Bisnis.com, JAKARTA - Sejumlah pengamat menilai pengelolaan gedung pemerintahan di Jakarta akan lebih baik jika menggandeng swasta, dibandingkan sekadar disewakan sebagai perkantoran usai Ibu Kota dipindah ke Ibu Kota Negara (IKN) Nusantara.
Pengamat Tata Kota Yayat Supriatna mengatakan perihal kebijakan penyewaan gedung pemerintah saat ini harus menunggu peraturan dari Kementrian Keuangan karena terkait dengan pengelolaan aset. Menurutnya, harus ada kategori gedung-gedung apa saja yang boleh disewakan, bak dari sisi usia gedung, kondisi instalasi, serta kondisi sarana dan prasarana.

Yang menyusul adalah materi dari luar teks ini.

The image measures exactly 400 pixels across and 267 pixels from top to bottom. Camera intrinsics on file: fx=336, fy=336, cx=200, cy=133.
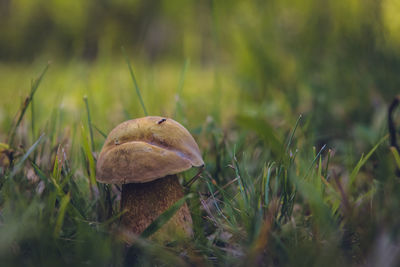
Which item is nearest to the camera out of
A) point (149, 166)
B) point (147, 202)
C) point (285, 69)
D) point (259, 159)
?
point (149, 166)

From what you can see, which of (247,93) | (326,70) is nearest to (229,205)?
(326,70)

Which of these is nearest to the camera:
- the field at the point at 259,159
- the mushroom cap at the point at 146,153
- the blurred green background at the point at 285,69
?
the field at the point at 259,159

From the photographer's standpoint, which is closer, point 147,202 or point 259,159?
point 147,202

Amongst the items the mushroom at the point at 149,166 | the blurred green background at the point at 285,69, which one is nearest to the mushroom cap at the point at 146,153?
the mushroom at the point at 149,166

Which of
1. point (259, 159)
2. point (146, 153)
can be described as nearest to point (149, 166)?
point (146, 153)

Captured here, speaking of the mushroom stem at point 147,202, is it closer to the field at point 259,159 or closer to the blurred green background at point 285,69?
the field at point 259,159

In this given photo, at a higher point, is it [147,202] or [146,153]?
[146,153]

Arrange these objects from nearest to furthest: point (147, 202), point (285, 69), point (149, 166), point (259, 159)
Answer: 1. point (149, 166)
2. point (147, 202)
3. point (259, 159)
4. point (285, 69)

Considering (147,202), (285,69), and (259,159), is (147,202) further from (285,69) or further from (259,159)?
→ (285,69)
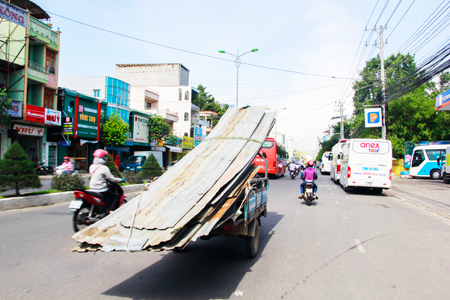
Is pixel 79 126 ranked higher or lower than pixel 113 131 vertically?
higher

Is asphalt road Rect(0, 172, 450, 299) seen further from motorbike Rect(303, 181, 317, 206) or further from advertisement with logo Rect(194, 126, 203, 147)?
advertisement with logo Rect(194, 126, 203, 147)

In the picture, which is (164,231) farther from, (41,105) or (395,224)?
(41,105)

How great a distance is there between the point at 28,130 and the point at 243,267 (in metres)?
23.1

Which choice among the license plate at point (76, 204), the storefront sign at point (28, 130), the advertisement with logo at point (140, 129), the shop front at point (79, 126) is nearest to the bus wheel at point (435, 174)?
the advertisement with logo at point (140, 129)

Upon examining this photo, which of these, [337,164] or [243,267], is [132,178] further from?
[337,164]

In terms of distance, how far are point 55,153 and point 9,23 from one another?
9.62m

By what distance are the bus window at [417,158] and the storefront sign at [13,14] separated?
109ft

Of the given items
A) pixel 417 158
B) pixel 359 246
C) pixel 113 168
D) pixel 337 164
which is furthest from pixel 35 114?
pixel 417 158

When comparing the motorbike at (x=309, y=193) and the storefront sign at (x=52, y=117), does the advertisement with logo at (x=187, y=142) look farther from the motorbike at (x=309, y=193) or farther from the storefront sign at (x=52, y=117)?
the motorbike at (x=309, y=193)

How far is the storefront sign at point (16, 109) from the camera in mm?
20103

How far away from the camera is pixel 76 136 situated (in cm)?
2581

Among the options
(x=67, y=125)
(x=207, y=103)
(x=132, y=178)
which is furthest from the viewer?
(x=207, y=103)

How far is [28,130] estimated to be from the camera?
22531mm

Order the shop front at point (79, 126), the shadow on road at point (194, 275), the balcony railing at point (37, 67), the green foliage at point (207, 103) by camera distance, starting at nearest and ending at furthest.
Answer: the shadow on road at point (194, 275), the balcony railing at point (37, 67), the shop front at point (79, 126), the green foliage at point (207, 103)
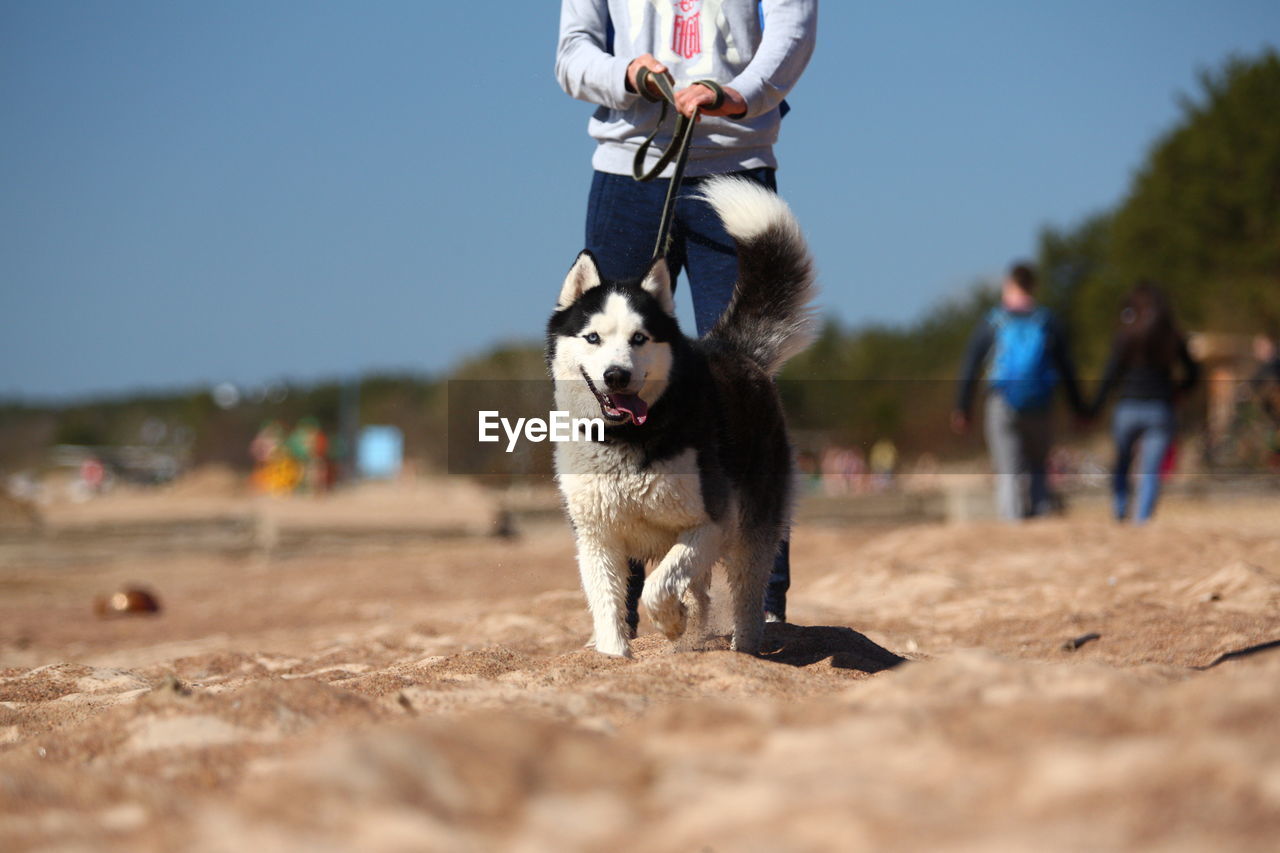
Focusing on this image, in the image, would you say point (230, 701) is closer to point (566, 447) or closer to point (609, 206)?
point (566, 447)

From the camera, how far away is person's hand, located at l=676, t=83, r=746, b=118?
13.3 feet

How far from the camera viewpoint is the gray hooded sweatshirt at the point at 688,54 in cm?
433

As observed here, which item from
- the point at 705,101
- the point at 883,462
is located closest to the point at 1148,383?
the point at 705,101

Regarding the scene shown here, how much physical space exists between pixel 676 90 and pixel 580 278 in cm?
72

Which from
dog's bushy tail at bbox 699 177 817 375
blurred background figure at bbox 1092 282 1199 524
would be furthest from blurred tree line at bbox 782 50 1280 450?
dog's bushy tail at bbox 699 177 817 375

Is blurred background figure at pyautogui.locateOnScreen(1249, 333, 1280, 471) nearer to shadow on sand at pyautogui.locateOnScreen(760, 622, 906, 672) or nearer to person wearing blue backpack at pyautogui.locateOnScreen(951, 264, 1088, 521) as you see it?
person wearing blue backpack at pyautogui.locateOnScreen(951, 264, 1088, 521)

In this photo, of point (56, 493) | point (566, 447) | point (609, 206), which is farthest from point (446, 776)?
point (56, 493)

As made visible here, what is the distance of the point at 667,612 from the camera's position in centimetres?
381

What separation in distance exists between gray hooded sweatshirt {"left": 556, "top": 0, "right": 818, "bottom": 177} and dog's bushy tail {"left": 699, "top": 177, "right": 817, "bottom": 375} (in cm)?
21

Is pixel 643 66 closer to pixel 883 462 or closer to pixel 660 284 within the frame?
pixel 660 284

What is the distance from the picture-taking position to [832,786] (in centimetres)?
193

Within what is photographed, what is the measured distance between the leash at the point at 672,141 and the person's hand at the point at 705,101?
0.05 ft

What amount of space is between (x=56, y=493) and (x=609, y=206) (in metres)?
40.3

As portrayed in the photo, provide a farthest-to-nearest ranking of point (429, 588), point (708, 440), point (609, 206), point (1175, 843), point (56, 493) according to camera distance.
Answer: point (56, 493)
point (429, 588)
point (609, 206)
point (708, 440)
point (1175, 843)
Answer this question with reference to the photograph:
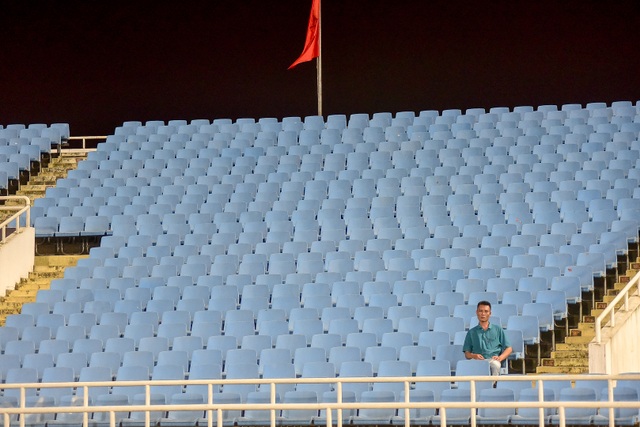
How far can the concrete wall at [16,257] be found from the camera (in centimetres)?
1100

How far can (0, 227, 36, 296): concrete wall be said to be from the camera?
11000 mm

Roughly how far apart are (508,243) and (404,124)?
12.0ft

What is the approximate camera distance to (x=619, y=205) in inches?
445

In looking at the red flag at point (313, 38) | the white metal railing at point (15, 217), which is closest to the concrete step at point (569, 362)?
the white metal railing at point (15, 217)

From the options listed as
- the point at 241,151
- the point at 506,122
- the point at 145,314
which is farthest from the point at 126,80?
the point at 145,314

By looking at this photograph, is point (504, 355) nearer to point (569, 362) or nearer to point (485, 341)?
point (485, 341)

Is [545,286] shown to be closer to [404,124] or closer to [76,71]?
[404,124]

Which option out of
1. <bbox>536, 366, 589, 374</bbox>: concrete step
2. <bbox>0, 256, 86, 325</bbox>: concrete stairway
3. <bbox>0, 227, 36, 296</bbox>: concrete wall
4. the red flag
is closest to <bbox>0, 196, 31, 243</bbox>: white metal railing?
<bbox>0, 227, 36, 296</bbox>: concrete wall

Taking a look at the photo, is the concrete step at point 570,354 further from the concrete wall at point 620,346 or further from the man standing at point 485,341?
the man standing at point 485,341

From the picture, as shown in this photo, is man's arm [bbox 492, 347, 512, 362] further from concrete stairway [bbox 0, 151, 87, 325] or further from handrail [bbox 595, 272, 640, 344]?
concrete stairway [bbox 0, 151, 87, 325]

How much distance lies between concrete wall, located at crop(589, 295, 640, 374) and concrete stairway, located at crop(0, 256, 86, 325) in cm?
572

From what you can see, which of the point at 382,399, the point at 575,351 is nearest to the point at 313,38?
the point at 575,351

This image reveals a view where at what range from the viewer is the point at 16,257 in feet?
37.0

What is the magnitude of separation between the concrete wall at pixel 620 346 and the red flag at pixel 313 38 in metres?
6.94
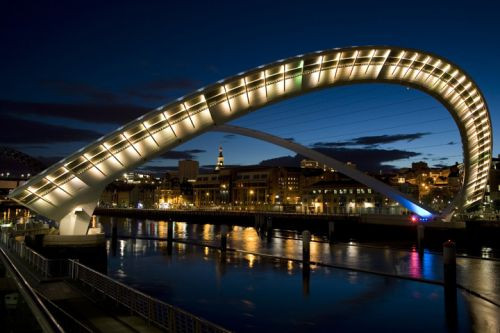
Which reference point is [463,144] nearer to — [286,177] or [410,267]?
[410,267]

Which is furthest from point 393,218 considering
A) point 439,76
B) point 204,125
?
point 204,125

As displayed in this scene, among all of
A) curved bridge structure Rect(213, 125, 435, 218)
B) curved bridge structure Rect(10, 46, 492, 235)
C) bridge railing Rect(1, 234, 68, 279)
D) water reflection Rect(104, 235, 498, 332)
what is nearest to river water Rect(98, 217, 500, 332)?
water reflection Rect(104, 235, 498, 332)

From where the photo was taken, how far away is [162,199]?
199 m

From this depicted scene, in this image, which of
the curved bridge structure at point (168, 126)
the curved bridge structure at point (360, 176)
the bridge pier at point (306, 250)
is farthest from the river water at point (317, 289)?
the curved bridge structure at point (360, 176)

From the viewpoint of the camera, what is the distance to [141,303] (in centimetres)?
1208

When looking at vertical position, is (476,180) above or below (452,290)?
above

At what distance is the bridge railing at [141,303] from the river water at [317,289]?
465 centimetres

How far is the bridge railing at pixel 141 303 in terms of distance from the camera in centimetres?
999

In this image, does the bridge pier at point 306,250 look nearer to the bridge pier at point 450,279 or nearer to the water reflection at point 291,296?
the water reflection at point 291,296

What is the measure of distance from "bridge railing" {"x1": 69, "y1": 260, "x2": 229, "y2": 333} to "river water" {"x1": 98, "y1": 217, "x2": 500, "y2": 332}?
4.65 m

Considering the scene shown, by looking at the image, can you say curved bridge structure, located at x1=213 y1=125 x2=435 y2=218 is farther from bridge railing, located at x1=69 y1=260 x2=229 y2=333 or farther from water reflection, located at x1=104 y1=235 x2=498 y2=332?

“Kalau disewakan untuk gedung perkantoran mana ada yang mau karena perawatannya ini tinggi. Saya menilai ini lebih baik dikerjasamakan. Sebagai contoh terdapat aset pemerintah lama yang terbengkalai seperti Kota Tua, nah ini menarik bisa di konversi menjadi bisnis dan Kafe,” ujar Yayat kepada Bisnis, Selasa (10/1/2023).
Hal lainnya yang bisa diperhatikan dalam penyewaan gedung pemerintah adalah faktor lokasi. Menurut Yayat, lokasi penempatan gedung pemerintah nantinya akan menjadi sebuah tantangan tersendiri karena akan menentukan arah kerja sama ke depannya.
“Jadi kita jangan melihat dari sisi gedung perkantoran saja, yang menarik kalau gedung pemerintah ini bisa difungsikan sebagai bisnis. Bisa dijadikan sebagai pusat perbelanjaan, pusat ekonomi, pusat jasa, ini yang bisa dikembangkan,” ujar Yayat.
Yayat menambahkan, jika gedung pemerintah di Jakarta akan sewakan dalam bentuk kerja sama, nantinya dana yang diperoleh dari hasil ini akan masuk ke pendapatan negara bukan pajak, karena yang mengelola adalah Kementrian Keuangan.
Baca Juga
Di lain pihak, Pengamat Tata Kota Nirwono Joga mengatakan bahwa pemerintah perlu melakukan pengkajian terhadap rencana BMN, yakni terkait minat swasta untuk memanfaatkan gedung pemerintahan. Selain itu, hal lain yang juga perlu dikaji adalah menindaklanjuti bagaimana sistem kepemilikan dan pemanfaatannya yang sesuai dengan rencana tata ruang Jakarta.
“Di tengah krisis ekonomi seperti ini, swasta juga akan berhemat dalam pengeluaran dan harus memastikan bidang usaha mana yang menguntungkan, di mana kebutuhan ruang ruang kantor atau ritel berkurang,” ujar Nirwono.
Nirwono menambahkan perkembangan properti sejauh ini belum menjanjikan, dan pengembang properti berusaha untuk menahan diri, sehingga kemungkinan besar pembelian gedung pemerintah tidak akan cocok bagi mereka.
Sebelumnya, berdasarkan catatan Bisnis, pemerintah tengah menggodok skema pemanfaatan gedung pemerintah di DKI Jakarta setelah Ibu Kota Negara (IKN) pindah ke Kalimantan Timur.
CEO Indonesia Property Watch (IPW), Ali Tranghanda, mengatakan pelaku usaha saat ini menantikan aturan terkait skema pengelolaan gedung pemerintah yang merupakan aset barang milik negara (BMN).
"Semua [pengembang] pada nunggu mau seperti apa skemanya, kalau ada penawaran menarik dari jangka waktu, harga sewa atau dari bentuknya KSO [kerjasama operasional], selama itu menguntungkan banyak yang tertarik," kata Ali.
Adapun, aset yang paling diincar pengembang adalah gedung Kementerian di area Central Business District (CBD) Jakarta. Sebabnya adalah demand atau permintaan ruang kantor berupa high rise building di lokasi tersebut sangat banyak.
Apalagi, lokasi kantor kementerian saat ini berada di lokasi strategis yang menjadi incaran banyak pengusaha. Namun, skema pemanfaatan aset tersebut masih menjadi pertimbangan utama bagi pelaku usaha.
"Menurut saya potensinya ada, yang penting harus ada skema kerja sama yang win-win dengan pihak swasta. Misalkan sewanya itu jangan 5-10 tahun, kasih aja buat pengelolaan aset itu misalkan 70 tahun," ujar Ali.